Hace un par de fines de semana, los informativos de Telecinco nos "regalaban" imágenes sobrecogedoras, pretendidamente espeluznantes, en lugar de informativas, sobre el maremoto de Japón. Un abanico polifónico de estampas forzosamente lacrimógenas: desde la niña que encuentra su vestido favorito entre los restos de su casa destruida, hasta la familia que protagoniza una escena fúnebre en la que cogen, uno por uno y con palillos, los huesos de sus familiares perdidos. Todo ello regado con una voz en off, casi susurrada, que invitaba a la depresión.
Cuando parecía que no podría haber nada más horrible, un grupito de líderes de los gobiernos más poderosos del planeta ocuparon las pantallas. Yéndose a comer. Sonriendo. Haciéndose fotos. Iban a decidir si entraban en la guerra de Libia o no. Decidirían si unos cuantos cientos o miles de personas morían o no, mientras comían manjares que aquéllos no habrían podido imaginar en sus vidas. La voz en off, aquí, no parecía estar pasándolo tan mal, pero a mí se me estaban revolviendo las tripas.

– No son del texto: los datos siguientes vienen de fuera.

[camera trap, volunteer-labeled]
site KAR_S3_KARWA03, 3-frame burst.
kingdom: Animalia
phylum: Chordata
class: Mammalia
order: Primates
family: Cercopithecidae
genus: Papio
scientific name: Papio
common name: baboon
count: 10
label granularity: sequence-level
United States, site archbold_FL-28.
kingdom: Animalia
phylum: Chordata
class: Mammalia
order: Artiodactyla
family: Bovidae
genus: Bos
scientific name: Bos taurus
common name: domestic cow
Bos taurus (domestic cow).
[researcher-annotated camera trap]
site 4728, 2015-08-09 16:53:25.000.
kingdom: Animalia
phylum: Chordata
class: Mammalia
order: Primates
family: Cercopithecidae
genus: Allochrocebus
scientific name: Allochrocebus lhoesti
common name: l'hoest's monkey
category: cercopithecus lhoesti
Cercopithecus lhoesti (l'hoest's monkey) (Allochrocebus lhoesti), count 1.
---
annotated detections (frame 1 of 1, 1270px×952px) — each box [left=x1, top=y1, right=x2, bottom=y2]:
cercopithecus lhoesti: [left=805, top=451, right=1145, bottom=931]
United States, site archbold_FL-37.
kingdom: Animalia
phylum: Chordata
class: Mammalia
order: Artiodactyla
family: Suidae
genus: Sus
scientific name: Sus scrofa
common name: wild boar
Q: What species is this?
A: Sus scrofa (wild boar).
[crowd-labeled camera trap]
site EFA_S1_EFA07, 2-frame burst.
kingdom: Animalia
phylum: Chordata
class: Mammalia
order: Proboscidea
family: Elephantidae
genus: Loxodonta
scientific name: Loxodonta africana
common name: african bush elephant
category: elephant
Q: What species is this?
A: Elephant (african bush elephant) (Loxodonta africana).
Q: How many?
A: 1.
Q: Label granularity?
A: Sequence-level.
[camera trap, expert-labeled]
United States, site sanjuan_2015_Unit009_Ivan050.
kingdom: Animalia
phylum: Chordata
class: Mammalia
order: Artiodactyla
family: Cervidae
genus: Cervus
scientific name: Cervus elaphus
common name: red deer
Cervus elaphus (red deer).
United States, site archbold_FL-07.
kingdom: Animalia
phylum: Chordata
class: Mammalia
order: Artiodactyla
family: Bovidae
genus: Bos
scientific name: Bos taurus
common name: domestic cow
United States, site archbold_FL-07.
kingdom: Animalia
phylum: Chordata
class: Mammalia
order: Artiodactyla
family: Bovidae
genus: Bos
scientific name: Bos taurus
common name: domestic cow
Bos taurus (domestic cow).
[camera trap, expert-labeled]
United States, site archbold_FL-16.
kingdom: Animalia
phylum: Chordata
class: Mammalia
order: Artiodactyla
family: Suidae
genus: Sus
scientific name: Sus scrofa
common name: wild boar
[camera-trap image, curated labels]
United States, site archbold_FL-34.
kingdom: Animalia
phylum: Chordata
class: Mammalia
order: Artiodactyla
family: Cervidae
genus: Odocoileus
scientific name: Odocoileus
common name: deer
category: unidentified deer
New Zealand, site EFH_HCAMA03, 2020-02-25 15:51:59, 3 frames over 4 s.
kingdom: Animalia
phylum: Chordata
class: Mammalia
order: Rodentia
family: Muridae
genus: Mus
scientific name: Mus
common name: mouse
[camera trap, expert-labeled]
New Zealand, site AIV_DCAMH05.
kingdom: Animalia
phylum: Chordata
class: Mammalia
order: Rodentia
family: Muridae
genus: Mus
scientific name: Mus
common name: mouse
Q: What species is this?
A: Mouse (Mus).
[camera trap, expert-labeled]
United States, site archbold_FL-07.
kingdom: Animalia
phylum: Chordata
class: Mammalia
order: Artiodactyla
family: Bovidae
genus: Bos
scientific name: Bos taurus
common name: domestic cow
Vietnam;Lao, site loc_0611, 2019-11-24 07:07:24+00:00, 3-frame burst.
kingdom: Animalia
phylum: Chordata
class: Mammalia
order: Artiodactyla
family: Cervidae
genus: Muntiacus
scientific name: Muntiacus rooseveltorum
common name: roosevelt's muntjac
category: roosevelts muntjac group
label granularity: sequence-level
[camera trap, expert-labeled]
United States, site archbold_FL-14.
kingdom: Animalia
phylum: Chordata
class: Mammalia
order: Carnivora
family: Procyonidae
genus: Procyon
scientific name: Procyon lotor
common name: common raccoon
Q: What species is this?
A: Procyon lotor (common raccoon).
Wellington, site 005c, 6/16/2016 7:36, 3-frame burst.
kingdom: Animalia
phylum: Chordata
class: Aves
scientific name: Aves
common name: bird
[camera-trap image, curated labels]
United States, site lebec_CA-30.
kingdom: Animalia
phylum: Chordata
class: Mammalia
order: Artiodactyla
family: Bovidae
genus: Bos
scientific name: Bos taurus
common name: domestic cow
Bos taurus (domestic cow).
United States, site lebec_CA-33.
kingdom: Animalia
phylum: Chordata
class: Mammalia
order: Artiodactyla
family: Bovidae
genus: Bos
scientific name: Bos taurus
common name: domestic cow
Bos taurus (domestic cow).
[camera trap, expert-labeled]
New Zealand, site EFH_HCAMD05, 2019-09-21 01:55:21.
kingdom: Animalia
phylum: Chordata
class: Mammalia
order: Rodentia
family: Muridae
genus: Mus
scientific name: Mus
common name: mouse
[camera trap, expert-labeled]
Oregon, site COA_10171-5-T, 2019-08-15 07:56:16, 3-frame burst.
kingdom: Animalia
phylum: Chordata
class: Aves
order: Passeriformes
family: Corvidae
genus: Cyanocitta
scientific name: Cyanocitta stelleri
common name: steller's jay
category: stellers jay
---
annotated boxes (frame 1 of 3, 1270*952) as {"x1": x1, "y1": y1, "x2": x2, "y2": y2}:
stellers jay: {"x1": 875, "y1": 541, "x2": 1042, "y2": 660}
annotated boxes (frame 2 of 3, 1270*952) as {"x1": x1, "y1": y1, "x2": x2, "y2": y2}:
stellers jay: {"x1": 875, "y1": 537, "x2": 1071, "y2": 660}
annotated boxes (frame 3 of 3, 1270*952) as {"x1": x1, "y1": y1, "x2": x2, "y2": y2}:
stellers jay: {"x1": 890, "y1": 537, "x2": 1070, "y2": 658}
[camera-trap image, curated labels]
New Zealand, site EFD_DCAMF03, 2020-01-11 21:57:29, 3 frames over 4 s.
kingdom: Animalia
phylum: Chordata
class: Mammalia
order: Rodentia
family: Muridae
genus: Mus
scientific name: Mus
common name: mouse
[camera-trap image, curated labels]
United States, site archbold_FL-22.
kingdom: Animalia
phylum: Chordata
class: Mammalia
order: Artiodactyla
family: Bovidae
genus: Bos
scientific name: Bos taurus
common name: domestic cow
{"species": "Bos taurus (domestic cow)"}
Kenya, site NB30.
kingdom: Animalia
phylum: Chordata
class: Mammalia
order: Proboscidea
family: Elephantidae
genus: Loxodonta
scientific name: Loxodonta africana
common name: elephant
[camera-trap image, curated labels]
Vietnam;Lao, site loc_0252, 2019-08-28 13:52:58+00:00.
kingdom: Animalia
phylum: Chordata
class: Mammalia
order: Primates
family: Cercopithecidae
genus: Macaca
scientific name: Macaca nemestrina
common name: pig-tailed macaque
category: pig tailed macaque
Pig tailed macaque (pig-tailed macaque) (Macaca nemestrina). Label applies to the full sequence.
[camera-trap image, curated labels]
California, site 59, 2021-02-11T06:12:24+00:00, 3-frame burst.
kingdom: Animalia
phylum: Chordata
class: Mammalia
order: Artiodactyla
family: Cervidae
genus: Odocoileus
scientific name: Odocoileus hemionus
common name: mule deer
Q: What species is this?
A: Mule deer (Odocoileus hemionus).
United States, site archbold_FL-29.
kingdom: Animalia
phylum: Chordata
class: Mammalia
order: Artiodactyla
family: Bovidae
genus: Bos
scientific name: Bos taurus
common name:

El desastre natural, el que no se puede evitar, el que no se elige, el que nos impone el contrato de alquiler de este planeta que habitamos... ese desastre duele, sobrecoge, deprime y altera nuestra calma. Pero es el desastre humano, el que se busca, el que unos cuantos deciden mientras almuerzan y beben vino... es ese desastre el que realmente horroriza y merma la fe en lo que somos y podemos llegar a ser.